> **Passage provided**:
-- BEGIN --

Small Group Curriculum

Living with Divine Purpose

06.15.14 | Sermon Series: Love Story


COACHING VIDEO


SMALL GROUP CURRICULUM  (Download PDF)

PREPARATION

Spend the week studying Ruth 4:13-22. Consult the commentary provided and any additional study tools to enhance your preparation.

Determine which discussion points and questions will work best with your group.

Pray for our pastors and this week’s message, the upcoming group time, your group members, and their receptivity to God’s Word.

Focus on the Main Point. The Book of Ruth is a love story about Ruth and Boaz, but it’s also a love story about God’s love for us. As we look at the conclusion of Ruth and Boaz’s love story, we will be encouraged to remember that God can redeem our pasts and our pain. This is part of God’s ultimate plan of redeeming us for Himself.

INTRODUCTION

As your group time begins, use this section to help get the conversation going.

How do you tend to respond when things don’t go the way you planned?

Share about a time when you struggled to see God’s purpose in a difficult situation? Looking back, what did you learn from that situation?

-- END --

> **Tasks to carry out**:
a) Translate this sentence from the small group curriculum into Spanish: "Determine which discussion points and questions will work best with your group."
b) Pick up the small group curriculum on Ruth at its last line and write what comes next.
The records are separate material with no tie to the small group curriculum.

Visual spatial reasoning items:
-- BEGIN --

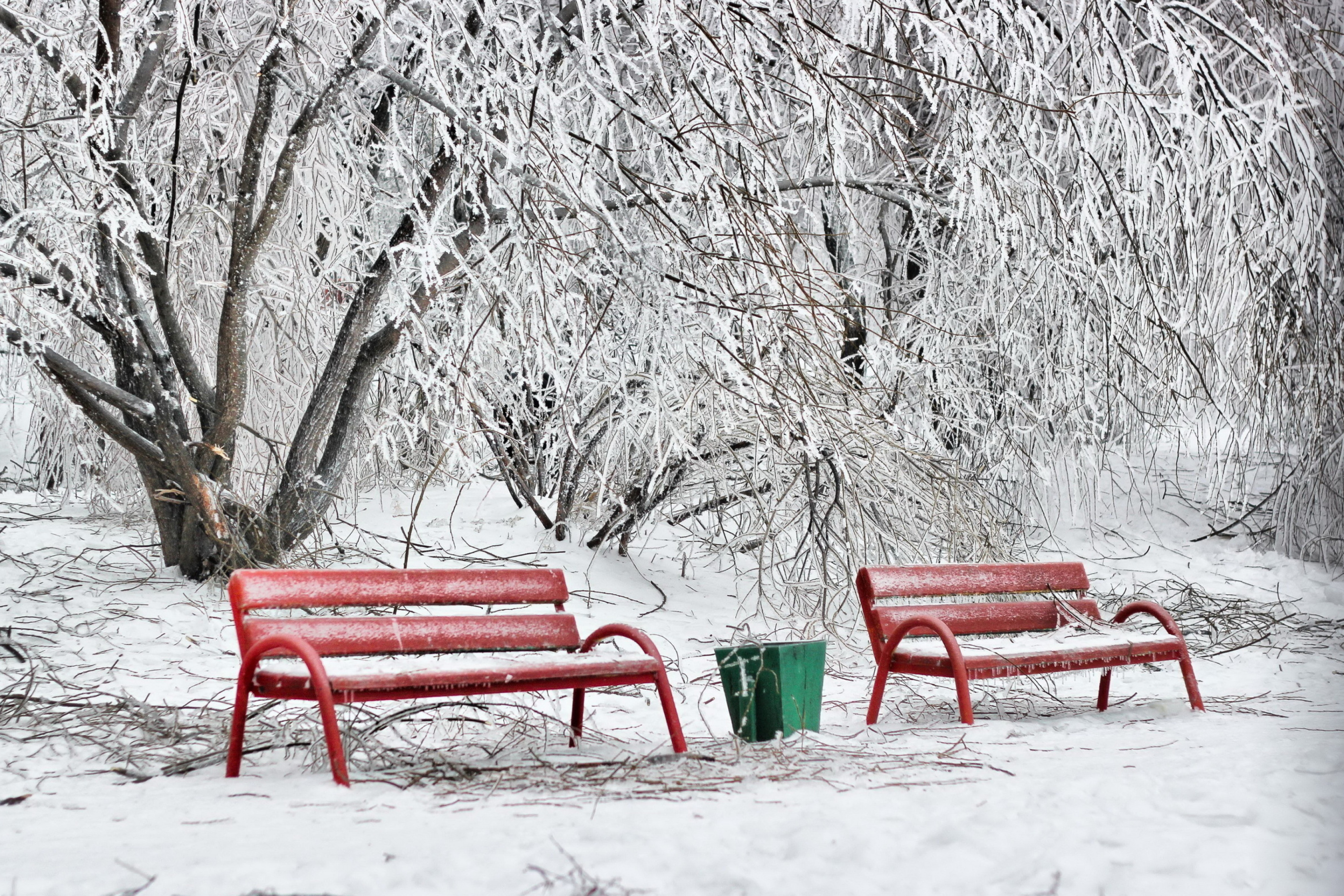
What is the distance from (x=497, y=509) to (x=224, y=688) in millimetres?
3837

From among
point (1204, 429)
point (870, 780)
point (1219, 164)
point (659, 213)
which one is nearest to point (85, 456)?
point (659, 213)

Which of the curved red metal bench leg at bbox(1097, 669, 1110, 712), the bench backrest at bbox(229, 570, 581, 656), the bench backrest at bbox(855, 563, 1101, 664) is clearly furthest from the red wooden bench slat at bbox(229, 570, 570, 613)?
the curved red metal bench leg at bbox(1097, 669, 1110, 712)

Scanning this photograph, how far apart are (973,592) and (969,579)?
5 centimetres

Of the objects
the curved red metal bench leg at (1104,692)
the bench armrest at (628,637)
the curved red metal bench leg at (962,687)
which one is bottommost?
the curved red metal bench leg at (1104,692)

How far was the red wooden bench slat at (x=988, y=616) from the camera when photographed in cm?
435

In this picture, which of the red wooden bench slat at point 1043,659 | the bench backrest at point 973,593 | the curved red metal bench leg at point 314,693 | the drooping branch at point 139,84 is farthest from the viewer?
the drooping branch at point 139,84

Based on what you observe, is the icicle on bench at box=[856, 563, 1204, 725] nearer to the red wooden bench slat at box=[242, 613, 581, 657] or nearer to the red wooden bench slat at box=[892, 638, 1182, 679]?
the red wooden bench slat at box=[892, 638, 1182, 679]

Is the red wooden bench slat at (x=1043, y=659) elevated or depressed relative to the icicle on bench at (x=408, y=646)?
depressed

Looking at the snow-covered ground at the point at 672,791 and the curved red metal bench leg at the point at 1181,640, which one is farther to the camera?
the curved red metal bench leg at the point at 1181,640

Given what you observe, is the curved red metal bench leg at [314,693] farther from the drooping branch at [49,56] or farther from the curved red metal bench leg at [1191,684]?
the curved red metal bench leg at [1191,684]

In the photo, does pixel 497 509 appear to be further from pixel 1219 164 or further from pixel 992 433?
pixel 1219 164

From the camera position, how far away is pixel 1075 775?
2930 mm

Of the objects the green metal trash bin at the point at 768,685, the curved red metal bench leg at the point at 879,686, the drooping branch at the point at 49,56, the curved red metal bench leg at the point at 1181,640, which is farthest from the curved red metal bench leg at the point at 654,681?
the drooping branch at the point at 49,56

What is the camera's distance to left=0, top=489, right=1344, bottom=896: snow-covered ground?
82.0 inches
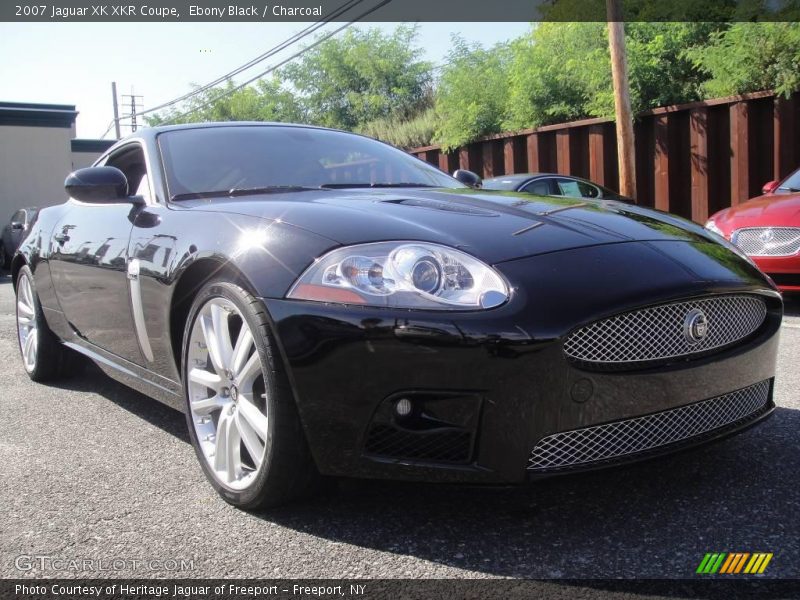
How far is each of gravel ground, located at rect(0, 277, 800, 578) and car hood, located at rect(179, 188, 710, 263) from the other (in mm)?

-- END --

> **Answers given**:
a) Determina qué puntos de discusión y preguntas funcionarán mejor con tu grupo.

b)
Ruth, Boaz, and Naomi’s lives did not always go the way that they had hoped. However, through their story we see that God was constantly at work, bringing about His plan of redemption for them and for the entire world. As we conclude our time in the book of Ruth, we will not only see how God redeemed Ruth and Naomi’s situations, but how God chose them to play a key role in His ultimate plan of redemption in Jesus Christ.

LEARN

Unpack the biblical text to discover what Scripture says or means about a particular topic.

HAVE A VOLUNTEER READ RUTH 4:13-15.

What hardships had Ruth and Naomi faced? How did they respond to those hardships?

How did God redeem Ruth’s past (v. 13)? What about Ruth makes her a surprising recipient of God’s grace?

How did God redeem Naomi’s pain? Compare Naomi’s response to the birth of Obed in verses 14-15 with her response to the death of her husband and sons (Ruth 1:15,20-21).

Read Psalm 127:3-5. Why was the birth of Obed such a precious gift? How did his birth demonstrate God’s grace?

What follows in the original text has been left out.